Climb the tower for a city view and the original clockwork mechanism. The cell door is small, dark, surprisingly affecting — pair this with the iron cross set into Broad Street outside Balliol (the burning site) and the Martyrs’ Memorial at the south end of St Giles’.

The squat stone tower at the head of Cornmarket Street is the oldest standing building in Oxford. The church behind it was built around 1000-1050; the tower itself dates from about 1040, raised in Coral Rag to flank the city's north gate. The architect John Plowman rebuilt the north aisle and transept in 1833, but the Saxon shaft survives — it is what you see when you stand at the bottom of Cornmarket and look up.

The Bocardo Prison

The north gate had rooms above it, used as a city lock-up known as the Bocardo Prison. The name was a logician's joke: in scholastic syllogism, "Bocardo" was a particularly difficult valid form to learn — and so, by folk-etymology, became the name of a prison hard to escape. Most of the inmates were ordinary debtors and petty offenders; in 1555 it briefly held the three most famous prisoners in English Reformation history.

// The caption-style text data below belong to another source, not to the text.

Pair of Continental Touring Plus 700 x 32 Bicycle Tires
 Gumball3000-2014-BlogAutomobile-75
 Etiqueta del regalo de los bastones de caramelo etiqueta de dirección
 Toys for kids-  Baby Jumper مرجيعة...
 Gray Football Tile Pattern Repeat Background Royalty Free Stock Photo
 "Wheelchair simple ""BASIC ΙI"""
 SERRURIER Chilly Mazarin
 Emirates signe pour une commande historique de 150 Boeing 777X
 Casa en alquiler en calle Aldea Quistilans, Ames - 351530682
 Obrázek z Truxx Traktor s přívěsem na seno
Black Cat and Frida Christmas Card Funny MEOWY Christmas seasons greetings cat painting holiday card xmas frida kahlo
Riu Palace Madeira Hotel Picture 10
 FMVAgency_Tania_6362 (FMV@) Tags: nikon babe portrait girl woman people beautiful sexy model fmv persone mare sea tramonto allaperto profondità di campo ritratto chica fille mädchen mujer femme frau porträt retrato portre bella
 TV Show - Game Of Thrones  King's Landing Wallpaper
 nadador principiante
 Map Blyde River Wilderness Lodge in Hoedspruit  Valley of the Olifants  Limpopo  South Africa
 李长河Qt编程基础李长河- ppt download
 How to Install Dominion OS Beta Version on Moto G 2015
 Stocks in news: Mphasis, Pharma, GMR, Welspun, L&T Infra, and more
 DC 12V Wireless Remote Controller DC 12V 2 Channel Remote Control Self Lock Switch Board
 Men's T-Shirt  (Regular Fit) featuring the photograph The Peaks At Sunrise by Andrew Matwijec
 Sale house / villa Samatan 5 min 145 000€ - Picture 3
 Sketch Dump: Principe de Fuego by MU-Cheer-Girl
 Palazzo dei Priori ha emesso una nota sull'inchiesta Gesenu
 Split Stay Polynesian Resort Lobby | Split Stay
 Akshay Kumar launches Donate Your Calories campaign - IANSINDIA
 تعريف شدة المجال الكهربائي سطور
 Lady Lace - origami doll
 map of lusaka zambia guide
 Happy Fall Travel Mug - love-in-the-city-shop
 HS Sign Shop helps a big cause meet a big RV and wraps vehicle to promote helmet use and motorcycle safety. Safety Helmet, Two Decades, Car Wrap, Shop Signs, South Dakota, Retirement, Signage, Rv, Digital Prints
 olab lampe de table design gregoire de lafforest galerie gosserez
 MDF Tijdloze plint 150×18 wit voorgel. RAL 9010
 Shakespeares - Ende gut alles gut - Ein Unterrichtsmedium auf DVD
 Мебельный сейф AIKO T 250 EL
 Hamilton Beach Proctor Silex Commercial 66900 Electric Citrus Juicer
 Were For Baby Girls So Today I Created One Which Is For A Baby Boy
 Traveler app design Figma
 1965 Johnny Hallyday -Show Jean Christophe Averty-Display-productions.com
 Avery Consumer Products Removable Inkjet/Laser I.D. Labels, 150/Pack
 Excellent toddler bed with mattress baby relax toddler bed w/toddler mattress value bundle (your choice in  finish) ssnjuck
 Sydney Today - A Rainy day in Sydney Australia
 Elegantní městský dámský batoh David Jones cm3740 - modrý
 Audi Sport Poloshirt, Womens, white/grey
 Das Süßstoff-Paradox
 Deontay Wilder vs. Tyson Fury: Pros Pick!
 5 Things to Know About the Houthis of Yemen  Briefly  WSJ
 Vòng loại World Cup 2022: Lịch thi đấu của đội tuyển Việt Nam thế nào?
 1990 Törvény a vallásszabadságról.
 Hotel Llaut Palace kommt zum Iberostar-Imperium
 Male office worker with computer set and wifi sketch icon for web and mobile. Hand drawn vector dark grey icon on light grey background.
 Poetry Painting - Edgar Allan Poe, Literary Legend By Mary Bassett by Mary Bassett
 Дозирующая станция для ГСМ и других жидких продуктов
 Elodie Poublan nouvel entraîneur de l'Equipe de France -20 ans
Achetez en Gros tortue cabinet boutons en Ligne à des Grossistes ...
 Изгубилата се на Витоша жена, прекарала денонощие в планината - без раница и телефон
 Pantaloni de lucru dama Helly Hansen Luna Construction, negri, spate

Thomas Cranmer, the former Archbishop of Canterbury, was held with the Bishops Hugh Latimer and Nicholas Ridley while their trial for heresy made its way through the University Church on the High Street. Latimer and Ridley were burnt outside the city walls on 16 October 1555. Cranmer, after a year of recantations and counter-recantations, was burnt five months later, on 21 March 1556. The execution site is in Broad Street, marked by an iron cross set into the road outside the front of Balliol College — about three minutes' walk from where they were held. The Bocardo itself was demolished in 1771 to widen the road, part of John Gwynn's Georgian redevelopment of central Oxford. The cell door survived. It is now displayed in the tower of St Michael's, a few yards north of where the prison once stood.

City Church

St Michael's became the ceremonial City Church of Oxford in 1971, when All Saints' on the High Street was declared redundant and converted into the library of Lincoln College. The title had passed: from St Martin's at Carfax (demolished except for its tower in 1896), to All Saints', and finally to St Michael's. The church now serves as the place where the Mayor and Corporation of Oxford are expected to worship. Among other curiosities held in the tower: the marriage certificate of William Morris and Jane Burden, who were married here on 25 April 1859, and a pulpit once used by John Wesley.

Visiting

The church itself is open without charge during the day. The tower is accessible to the public — including the top, which provides one of the central city's best free-form views, and an original clockwork mechanism still in working order. The cell door is reached on the way up. For Reformation history, pair this with the iron cross in Broad Street and the Martyrs' Memorial at the south end of St Giles'.